*** Textauszug

Die Staatsanwaltschaft und die Polizei Dresden haben drei mutmaßliche Mitglieder einer internationalen Betrugsbande festnehmen lassen. Wie die Behörden am Mittwoch mitteilten, handelt es sich um zwei Serben und eine Schwedin.
Sie sollen vermögende Personen und Unternehmer unter dem Vorwand von Firmen- oder Immobilienkäufen ins Ausland gelockt haben, um ihnen wertvolle Edelmetalle gegen Falschgeld abzunehmen.
Die Festnahmen wurden in Belgien, Schweden und Nordrhein-Westfalen vollzogen. Bei gleichzeitigen Durchsuchungen in vier Ländern seien unter anderem Koffer mit Falschgeld, Geldzählmaschinen, Elektronik und Schmuck sichergestellt worden.
Zudem wurden Vermögensarreste in Höhe von über 500.000 Euro verhängt.
Den Ermittlungen zufolge soll die Bande seit Dezember 2024 operiert haben. In einem Fall habe ein Geschädigter in Belgien Gold im Wert von 140.000 Euro übergeben und dafür Falschgeld in Höhe von 155.000 Euro erhalten.
Die Ermittlungen dauern an und werden international koordiniert.

******
*** Erfasste Daten

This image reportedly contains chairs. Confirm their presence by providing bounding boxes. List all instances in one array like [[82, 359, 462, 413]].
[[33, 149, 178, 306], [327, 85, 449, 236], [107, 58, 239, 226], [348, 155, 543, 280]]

******

- Ihre Aufgaben:
[1] Fassen Sie den Absatz des Textauszugs, der mit „Den Ermittlungen zufolge“ beginnt, in Stichpunkten zusammen.
[2] Geben Sie aus dem Textauszug alles von „Zudem wurden Vermögensarreste“ bis hinunter zu „werden international koordiniert.“ wortgetreu wieder.
[3] Wo wurden die Festnahmen laut Textauszug vollzogen?

- Lösungen:
[1]
- Die Bande soll seit Dezember 2024 operiert haben.
- Ein Geschädigter in Belgien übergab Gold im Wert von 140.000 Euro.
- Im Gegenzug erhielt er Falschgeld in Höhe von 155.000 Euro.

[2]
Zudem wurden Vermögensarreste in Höhe von über 500.000 Euro verhängt.
Den Ermittlungen zufolge soll die Bande seit Dezember 2024 operiert haben. In einem Fall habe ein Geschädigter in Belgien Gold im Wert von 140.000 Euro übergeben und dafür Falschgeld in Höhe von 155.000 Euro erhalten.
Die Ermittlungen dauern an und werden international koordiniert.

[3] In Belgien, Schweden und Nordrhein-Westfalen.